Unconscious biases are a fact of life. We all harbor them – and take them into the workplace. Simply bringing them into the workplace can stifle diversity, recruiting, efficiency, and even retention efforts, and unknowingly shape an organization’s culture. Unconscious bias can skew talent and performance reviews. It ultimately affects who gets hired, developed and promoted.
I feel like writing this blog about unconscious bias is a product of my unconscious bias affecting the tone of my writing. Consciously I write towards my reaction and unconsciously impact it. See what I did there?
Unconscious bias is indeed universal and permeates since our earlier ancestors. Biases may come from a lot of variables and not just only from what we perceive or digest, but unconsciously it comes from association from past experiences, information provided and gathered, or simply sticking to a particular point of view.
A COMMON UNCONSCIOUS BIAS IS “COMMITMENT CONFIRMATION”.
It is rare to still see that in some parts of the world slavery or the thought of a different race than the predominant group is viewed inferior or is at a disadvantage. No matter how skewed this kind of perception is, the mind attaches to what it thinks is right. This creates a shockwave of biases in its preceding culture, thus the “Commitment Bias” live on.
Bias is rooted in the brain.
In other words, our brain evolved into mentally compartmentalizing things to help make sense of the world. Another bias mentioned in the book is “Stereotyping“. Stereotyping occurs when we digest information and the brain, or our biases, tag that information with the general description to which we can quickly sort it into.
For example, downloading is piracy and piracy is “bad”. This explains commercials tagging piracy as a CRIME. What they don’t mention and fail to bring up is when a content is uploaded in the internet, that content is not immune from piracy versus exchanging private information over the internet such as a simple website sign up is not categorically labelled by our brain as “bad”. Perfect example of bias right there.
UNCONSCIOUS BIAS CAN ALSO BE CAUSED BY CONDITIONAL LEARNING. FOR EXAMPLE, IF A PERSON HAS A BAD EXPERIENCE WITH SOMEONE THEY CATEGORIZE AS BELONGING TO A PARTICULAR GROUP, THEY OFTEN ASSOCIATE THAT ENTIRE GROUP WITH THAT BAD EXPERIENCE
Conditional learning is a double edged blade. From a survival point of view, this mental grouping into good or bad helped the brain make quick decisions about what was safe or not safe and what was appropriate or not appropriate.
If Tom got stuck in traffic on his way to work for a significant amount of times, Tom will eventually learn to take a different route and avoid traffic.
In the workplace, if a mistake is being committed habitually by an employee , that behavior helps the management tag that individual and the associated behavior to avoid hiring a person with the same attribute in the future.
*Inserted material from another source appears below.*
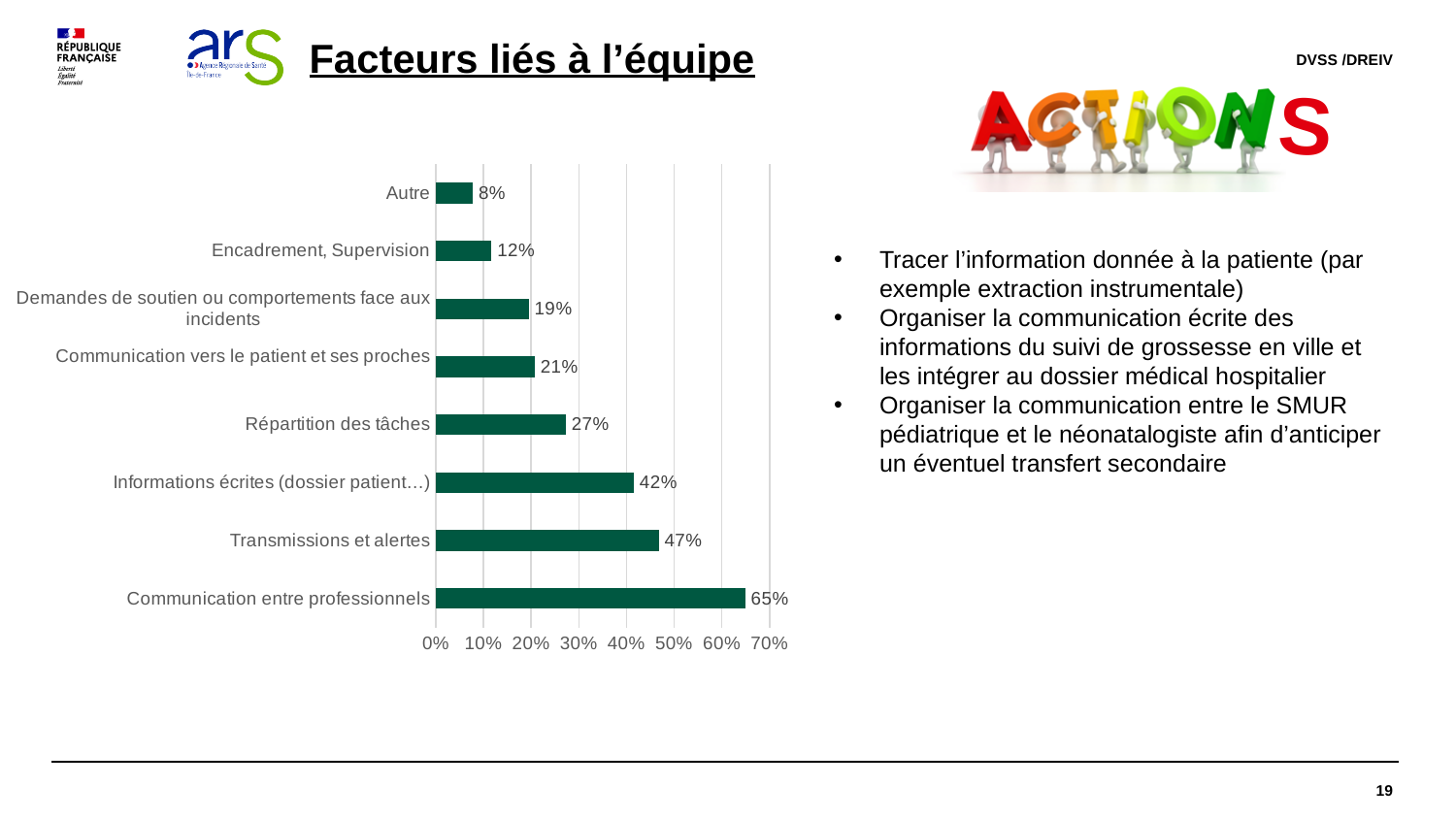
Which category has the highest value? Communication entre professionnels Which category has the lowest value? Autre What is the value for Répartition des tâches? 27% What is the value for Communication entre professionnels? 65% What is the difference between Communication entre professionnels and Transmissions et alertes? 18% What is the value for Encadrement, Supervision? 12% What kind of chart is shown on the slide? bar chart Which is larger: Informations écrites (dossier patient…) or Communication vers le patient et ses proches? Informations écrites (dossier patient…) What is the value for Transmissions et alertes? 47% Is the value for Demandes de soutien ou comportements face aux incidents greater or less than 20%? less What is the maximum value shown on the horizontal axis? 70% How many categories are shown in the chart? 8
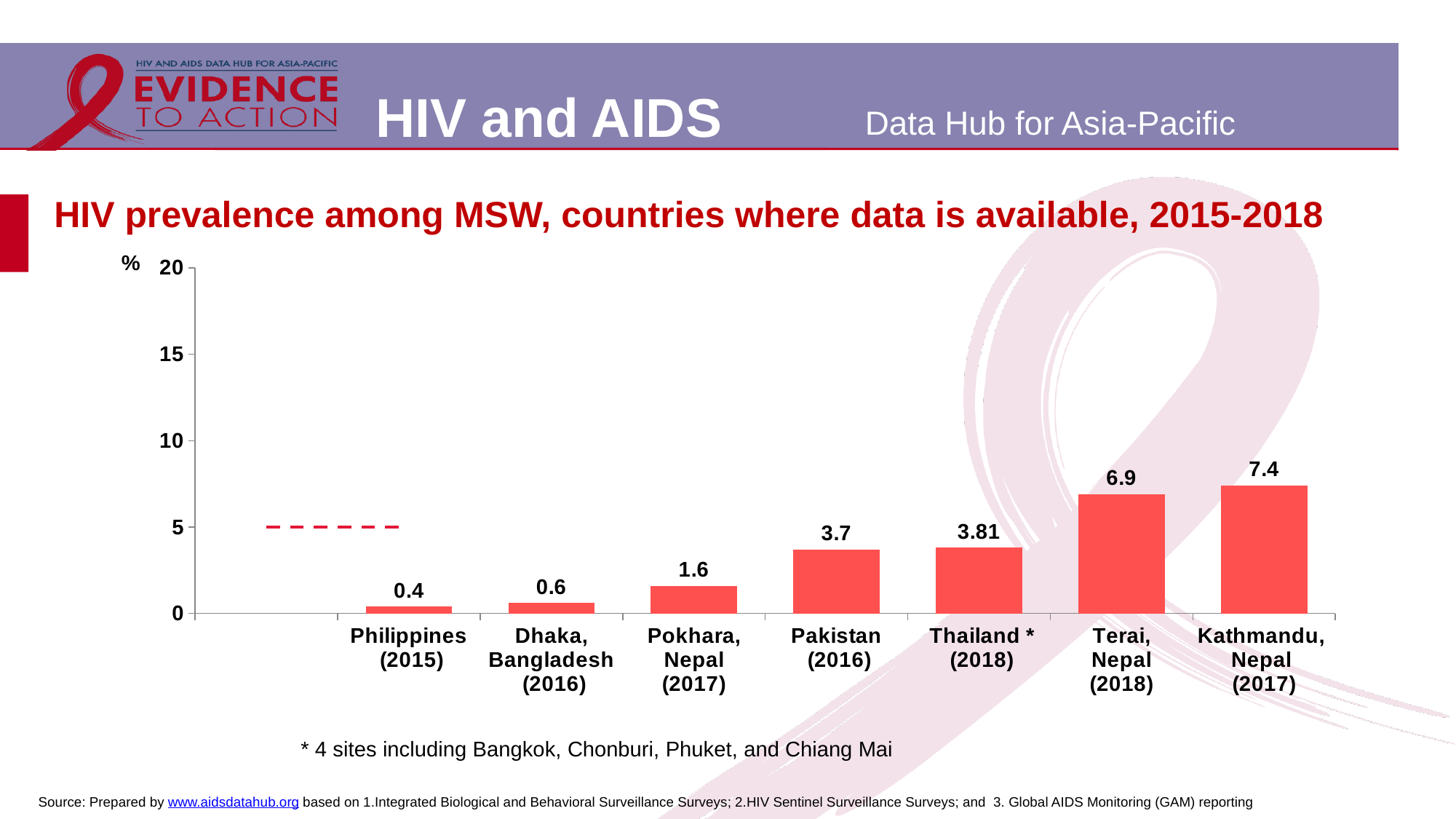
Which category has the lowest HIV prevalence among MSW? Philippines (2015) What is the HIV prevalence among MSW for Thailand * (2018)? 3.81 Which has a higher HIV prevalence among MSW: Pakistan (2016) or Dhaka, Bangladesh (2016)? Pakistan (2016) What is the HIV prevalence among MSW for Philippines (2015)? 0.4 How many categories are shown on the x axis of the chart? 7 Do the values rise or fall from left to right along the x axis? rise Is the value for Terai, Nepal (2018) greater or less than 5? greater What is the HIV prevalence among MSW for Kathmandu, Nepal (2017)? 7.4 What is the title of the chart? HIV prevalence among MSW, countries where data is available, 2015-2018 What is the difference in HIV prevalence between Terai, Nepal (2018) and Pokhara, Nepal (2017)? 5.3 Which category has the highest HIV prevalence among MSW? Kathmandu, Nepal (2017) What kind of chart is shown on the slide? bar chart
OVERCOMING AND SHIFTING TO NEUTRAL
When we say shifting to neutral, that means one cannot totally remove from its personal biases. What I found out is biases are deeply embedded biologically and socially, making it difficult to overcome our biases.
There is hope, however. We humans have a great capability of using new awareness, experiences and the status quo to alter our thinking.
Combat unconsciousness through consciousness.
Organizations should practice consciousness. The book stated 6 major areas of focus that can help individuals alter their bias patterns.
To sum the 6 areas of altering bias patterns, a company or organization should incubate awareness or develop the capacity for rational and critical thinking or to “stop and think”. Organizations that wish to be more conscious need to overcome their biases and embracing change if they further want to evolve as a relevant entity.
So, to uncover the organization’s biases, they must promote a clear, honest and open communication with a transparent system in place. This doesn’t create an automatic shift of awareness but it is a great stepping stone towards acceptance.